Problem statement =
Lines before the one containing "How far is the black" are excluded. Repeat that line and every line after it, exactly.

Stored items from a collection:

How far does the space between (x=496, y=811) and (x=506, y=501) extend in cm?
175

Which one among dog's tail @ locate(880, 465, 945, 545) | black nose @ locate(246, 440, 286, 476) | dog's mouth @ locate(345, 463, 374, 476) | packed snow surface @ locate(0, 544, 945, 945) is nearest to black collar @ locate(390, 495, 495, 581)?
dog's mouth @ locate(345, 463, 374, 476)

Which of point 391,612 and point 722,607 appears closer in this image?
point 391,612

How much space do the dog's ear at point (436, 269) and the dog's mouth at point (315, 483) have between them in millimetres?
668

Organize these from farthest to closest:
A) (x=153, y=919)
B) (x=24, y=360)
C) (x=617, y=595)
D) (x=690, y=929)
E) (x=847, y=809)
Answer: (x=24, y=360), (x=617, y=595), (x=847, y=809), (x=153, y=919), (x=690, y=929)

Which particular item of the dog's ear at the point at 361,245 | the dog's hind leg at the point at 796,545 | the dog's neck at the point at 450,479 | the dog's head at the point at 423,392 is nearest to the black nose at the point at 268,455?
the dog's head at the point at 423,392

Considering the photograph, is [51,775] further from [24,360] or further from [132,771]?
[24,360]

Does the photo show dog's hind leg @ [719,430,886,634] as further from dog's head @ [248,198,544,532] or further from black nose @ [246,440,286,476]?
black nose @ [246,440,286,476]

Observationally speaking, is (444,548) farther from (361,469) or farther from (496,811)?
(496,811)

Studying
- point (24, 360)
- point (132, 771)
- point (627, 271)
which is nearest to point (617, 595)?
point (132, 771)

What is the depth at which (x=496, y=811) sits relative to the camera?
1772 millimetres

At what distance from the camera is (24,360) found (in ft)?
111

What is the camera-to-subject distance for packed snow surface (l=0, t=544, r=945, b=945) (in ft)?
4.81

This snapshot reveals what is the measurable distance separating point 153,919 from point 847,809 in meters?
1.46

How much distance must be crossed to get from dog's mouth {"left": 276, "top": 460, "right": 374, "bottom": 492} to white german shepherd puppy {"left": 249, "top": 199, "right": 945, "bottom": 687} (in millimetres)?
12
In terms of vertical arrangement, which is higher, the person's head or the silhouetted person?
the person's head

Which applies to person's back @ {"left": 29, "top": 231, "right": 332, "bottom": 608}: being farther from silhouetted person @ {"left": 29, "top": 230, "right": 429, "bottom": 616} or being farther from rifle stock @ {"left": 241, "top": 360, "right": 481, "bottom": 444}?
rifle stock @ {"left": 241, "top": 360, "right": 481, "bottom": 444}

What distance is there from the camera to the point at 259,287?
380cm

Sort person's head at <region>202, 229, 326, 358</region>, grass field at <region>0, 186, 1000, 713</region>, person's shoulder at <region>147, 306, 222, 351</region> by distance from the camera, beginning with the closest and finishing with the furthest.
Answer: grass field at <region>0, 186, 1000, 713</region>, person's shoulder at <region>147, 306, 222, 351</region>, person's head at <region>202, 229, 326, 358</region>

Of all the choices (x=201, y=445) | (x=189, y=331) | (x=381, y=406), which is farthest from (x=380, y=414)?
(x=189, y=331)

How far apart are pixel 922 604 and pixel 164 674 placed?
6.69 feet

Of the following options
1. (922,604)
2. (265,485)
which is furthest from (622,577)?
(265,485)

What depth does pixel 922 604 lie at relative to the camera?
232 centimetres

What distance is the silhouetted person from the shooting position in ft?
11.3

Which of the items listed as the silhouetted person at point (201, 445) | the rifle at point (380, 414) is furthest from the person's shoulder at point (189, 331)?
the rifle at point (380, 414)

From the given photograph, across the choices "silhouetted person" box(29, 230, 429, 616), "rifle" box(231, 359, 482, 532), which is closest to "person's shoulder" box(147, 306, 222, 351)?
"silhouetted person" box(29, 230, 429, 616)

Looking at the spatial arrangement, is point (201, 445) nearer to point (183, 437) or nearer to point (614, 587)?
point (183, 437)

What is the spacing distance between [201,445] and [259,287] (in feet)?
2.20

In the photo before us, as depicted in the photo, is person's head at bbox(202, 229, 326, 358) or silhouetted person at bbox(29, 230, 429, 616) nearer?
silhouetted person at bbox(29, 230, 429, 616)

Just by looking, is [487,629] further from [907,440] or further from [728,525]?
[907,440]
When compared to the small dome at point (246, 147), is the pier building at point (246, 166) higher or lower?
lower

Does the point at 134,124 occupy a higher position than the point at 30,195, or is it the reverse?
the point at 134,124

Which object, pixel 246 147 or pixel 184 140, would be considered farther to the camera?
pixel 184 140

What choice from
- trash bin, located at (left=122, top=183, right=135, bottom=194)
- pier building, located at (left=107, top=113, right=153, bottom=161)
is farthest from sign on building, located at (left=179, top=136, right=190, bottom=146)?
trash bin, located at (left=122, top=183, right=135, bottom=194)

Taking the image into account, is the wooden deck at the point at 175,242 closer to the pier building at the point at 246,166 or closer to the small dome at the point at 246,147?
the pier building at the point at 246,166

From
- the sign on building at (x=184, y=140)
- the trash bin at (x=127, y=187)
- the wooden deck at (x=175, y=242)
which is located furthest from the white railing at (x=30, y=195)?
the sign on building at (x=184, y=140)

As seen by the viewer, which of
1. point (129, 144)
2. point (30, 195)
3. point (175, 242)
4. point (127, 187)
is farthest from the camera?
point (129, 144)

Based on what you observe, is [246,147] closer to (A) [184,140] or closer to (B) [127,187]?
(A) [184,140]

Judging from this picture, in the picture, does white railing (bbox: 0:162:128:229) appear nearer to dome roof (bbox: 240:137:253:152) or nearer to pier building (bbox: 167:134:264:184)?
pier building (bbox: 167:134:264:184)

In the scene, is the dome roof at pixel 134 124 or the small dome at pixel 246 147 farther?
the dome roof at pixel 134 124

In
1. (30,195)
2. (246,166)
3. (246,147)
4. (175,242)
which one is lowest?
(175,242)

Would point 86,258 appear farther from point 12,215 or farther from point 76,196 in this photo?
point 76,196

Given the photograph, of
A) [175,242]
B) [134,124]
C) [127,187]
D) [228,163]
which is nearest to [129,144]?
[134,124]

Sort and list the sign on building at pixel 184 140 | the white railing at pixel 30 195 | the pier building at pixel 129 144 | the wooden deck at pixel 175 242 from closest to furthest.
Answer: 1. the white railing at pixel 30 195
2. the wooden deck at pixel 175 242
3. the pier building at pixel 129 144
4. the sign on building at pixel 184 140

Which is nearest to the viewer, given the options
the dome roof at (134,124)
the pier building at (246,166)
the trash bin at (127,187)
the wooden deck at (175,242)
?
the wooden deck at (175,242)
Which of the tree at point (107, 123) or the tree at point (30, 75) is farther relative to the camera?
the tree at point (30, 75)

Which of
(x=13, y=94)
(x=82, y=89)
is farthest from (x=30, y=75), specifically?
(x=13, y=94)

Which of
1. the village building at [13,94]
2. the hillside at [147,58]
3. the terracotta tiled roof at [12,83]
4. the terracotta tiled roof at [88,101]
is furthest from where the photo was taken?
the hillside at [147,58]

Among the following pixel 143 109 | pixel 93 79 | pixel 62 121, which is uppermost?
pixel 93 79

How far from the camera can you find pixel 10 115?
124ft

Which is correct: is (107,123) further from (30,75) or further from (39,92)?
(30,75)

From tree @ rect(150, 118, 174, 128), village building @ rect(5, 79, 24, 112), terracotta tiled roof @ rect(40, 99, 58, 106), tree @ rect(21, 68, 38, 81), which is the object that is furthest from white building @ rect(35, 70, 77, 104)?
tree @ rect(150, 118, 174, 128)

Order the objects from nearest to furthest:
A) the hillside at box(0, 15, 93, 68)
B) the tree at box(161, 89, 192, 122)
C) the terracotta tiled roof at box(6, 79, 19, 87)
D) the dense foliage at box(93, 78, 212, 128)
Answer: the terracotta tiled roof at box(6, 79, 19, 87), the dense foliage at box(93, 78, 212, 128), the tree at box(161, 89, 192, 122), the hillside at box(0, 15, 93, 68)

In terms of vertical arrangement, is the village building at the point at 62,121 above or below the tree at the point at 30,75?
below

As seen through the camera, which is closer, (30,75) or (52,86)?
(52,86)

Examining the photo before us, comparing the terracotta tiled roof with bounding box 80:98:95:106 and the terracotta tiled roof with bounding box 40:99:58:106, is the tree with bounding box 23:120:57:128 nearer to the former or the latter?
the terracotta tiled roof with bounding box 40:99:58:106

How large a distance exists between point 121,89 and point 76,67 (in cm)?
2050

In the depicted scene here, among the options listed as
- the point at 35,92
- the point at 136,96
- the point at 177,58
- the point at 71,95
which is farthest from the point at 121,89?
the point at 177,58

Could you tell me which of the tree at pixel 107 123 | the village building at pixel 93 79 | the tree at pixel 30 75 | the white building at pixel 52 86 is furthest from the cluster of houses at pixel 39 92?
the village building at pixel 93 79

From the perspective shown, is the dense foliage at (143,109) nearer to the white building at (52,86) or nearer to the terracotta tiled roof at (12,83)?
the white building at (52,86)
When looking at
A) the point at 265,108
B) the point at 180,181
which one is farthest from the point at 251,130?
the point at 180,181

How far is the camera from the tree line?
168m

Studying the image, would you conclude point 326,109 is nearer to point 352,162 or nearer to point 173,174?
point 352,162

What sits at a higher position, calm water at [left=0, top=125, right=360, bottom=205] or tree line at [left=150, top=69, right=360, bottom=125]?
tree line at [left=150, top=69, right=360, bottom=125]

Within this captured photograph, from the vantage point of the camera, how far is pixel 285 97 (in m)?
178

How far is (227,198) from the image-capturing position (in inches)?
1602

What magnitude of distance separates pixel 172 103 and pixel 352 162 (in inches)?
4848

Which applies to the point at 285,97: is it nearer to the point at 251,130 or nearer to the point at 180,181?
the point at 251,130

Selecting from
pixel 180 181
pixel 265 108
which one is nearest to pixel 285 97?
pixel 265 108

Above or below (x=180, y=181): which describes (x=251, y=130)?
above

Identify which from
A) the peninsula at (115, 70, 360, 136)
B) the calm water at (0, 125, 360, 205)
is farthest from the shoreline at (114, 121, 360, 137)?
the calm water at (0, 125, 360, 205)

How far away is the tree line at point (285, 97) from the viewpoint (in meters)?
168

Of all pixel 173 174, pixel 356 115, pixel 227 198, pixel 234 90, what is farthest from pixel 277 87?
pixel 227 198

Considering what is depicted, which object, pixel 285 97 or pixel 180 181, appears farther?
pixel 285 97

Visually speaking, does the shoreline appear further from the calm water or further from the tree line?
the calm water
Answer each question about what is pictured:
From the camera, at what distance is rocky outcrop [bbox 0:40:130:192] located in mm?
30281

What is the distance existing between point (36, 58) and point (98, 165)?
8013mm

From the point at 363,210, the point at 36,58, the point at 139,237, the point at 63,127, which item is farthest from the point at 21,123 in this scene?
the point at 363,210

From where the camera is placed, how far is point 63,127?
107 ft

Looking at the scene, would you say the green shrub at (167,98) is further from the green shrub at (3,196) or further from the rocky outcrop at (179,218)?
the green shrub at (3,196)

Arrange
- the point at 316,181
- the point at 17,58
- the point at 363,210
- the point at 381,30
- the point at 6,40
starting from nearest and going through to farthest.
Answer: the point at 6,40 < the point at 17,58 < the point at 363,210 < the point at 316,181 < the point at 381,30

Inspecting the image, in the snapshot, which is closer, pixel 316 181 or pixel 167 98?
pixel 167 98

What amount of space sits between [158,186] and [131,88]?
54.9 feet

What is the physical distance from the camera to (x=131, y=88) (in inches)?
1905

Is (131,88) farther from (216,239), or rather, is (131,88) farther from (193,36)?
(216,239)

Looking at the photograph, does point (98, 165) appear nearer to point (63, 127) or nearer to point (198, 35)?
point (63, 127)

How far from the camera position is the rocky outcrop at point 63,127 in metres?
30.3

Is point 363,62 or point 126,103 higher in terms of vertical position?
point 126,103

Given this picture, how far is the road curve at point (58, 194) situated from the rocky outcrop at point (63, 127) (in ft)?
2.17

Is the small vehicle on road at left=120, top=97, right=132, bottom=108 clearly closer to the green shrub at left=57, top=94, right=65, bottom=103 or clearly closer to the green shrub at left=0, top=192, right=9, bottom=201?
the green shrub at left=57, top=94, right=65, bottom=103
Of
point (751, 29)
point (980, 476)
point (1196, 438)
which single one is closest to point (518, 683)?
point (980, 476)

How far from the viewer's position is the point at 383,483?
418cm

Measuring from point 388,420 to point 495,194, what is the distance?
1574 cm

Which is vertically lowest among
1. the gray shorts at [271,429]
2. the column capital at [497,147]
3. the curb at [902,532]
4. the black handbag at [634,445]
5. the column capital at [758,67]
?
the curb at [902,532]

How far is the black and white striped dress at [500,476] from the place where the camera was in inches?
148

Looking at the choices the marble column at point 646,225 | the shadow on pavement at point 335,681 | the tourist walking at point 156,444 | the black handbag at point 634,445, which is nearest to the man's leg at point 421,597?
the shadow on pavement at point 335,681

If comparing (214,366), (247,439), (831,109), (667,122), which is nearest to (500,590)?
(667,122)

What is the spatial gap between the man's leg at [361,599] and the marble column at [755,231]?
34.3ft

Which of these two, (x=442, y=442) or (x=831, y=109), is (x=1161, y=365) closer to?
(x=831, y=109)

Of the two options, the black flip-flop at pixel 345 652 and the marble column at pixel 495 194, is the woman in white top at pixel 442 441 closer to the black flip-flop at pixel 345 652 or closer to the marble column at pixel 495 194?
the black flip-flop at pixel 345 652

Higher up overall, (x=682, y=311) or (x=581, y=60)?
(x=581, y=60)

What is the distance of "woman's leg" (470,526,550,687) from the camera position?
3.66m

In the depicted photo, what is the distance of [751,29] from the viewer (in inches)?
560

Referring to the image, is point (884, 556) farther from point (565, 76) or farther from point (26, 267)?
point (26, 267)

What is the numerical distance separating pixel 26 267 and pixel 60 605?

Solved problem =
How far is the black and white striped dress at [500,476] from the place where the camera was in inches?
148

Looking at the choices the marble column at point 646,225 | the shadow on pavement at point 335,681 | the tourist walking at point 156,444 | the black handbag at point 634,445, which is nearest to the man's leg at point 421,597?
the shadow on pavement at point 335,681

If comparing (214,366), (247,439), (831,109), (667,122), which is nearest to (500,590)?
(667,122)

What is the spatial gap between the man's leg at [361,599] and the marble column at [755,231]?
34.3ft

Which of these two, (x=442, y=442) or (x=831, y=109), is (x=1161, y=365) closer to?
(x=831, y=109)

Of the two options, the black flip-flop at pixel 345 652 and the marble column at pixel 495 194, is the woman in white top at pixel 442 441 closer to the black flip-flop at pixel 345 652 or closer to the marble column at pixel 495 194?
the black flip-flop at pixel 345 652

Higher up overall, (x=682, y=311) or (x=581, y=60)?
(x=581, y=60)

What is the distance of "woman's leg" (470,526,550,687) from the camera position?
3.66m

In the depicted photo, what is the distance of [751,29] from the viewer (in inches)?
560

Referring to the image, is point (884, 556) farther from point (565, 76) or farther from point (26, 267)?
point (26, 267)

What is the numerical distance separating pixel 26 267 and pixel 60 605?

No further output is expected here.